Copy out nothing but the line containing "class: Mammalia" and the lines that follow it to the end of the entries, exactly as they stand.
___ Data
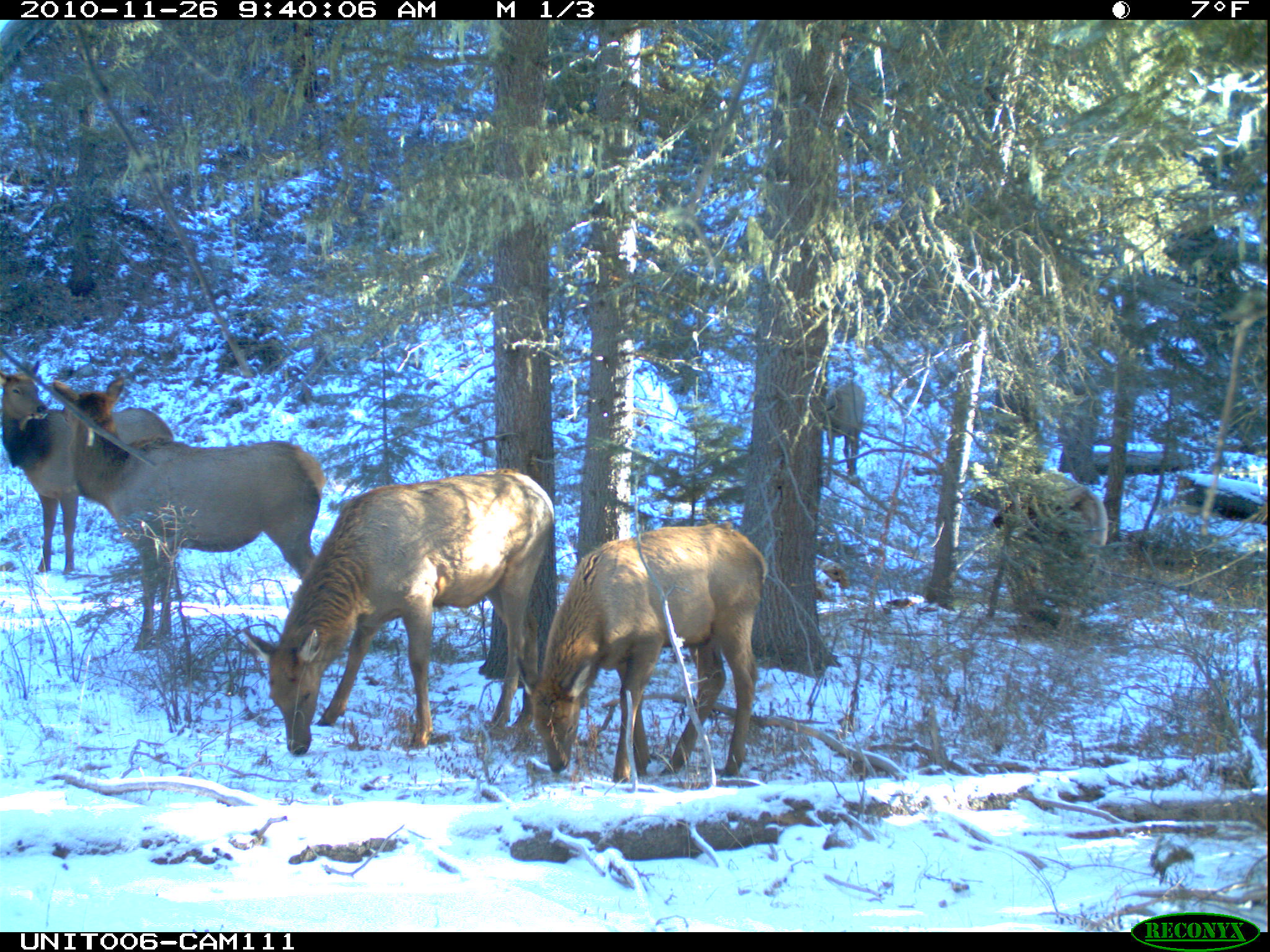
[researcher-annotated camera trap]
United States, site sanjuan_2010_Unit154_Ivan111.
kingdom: Animalia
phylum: Chordata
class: Mammalia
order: Artiodactyla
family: Cervidae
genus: Cervus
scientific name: Cervus elaphus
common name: red deer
______
## Completed exercise
class: Mammalia
order: Artiodactyla
family: Cervidae
genus: Cervus
scientific name: Cervus elaphus
common name: red deer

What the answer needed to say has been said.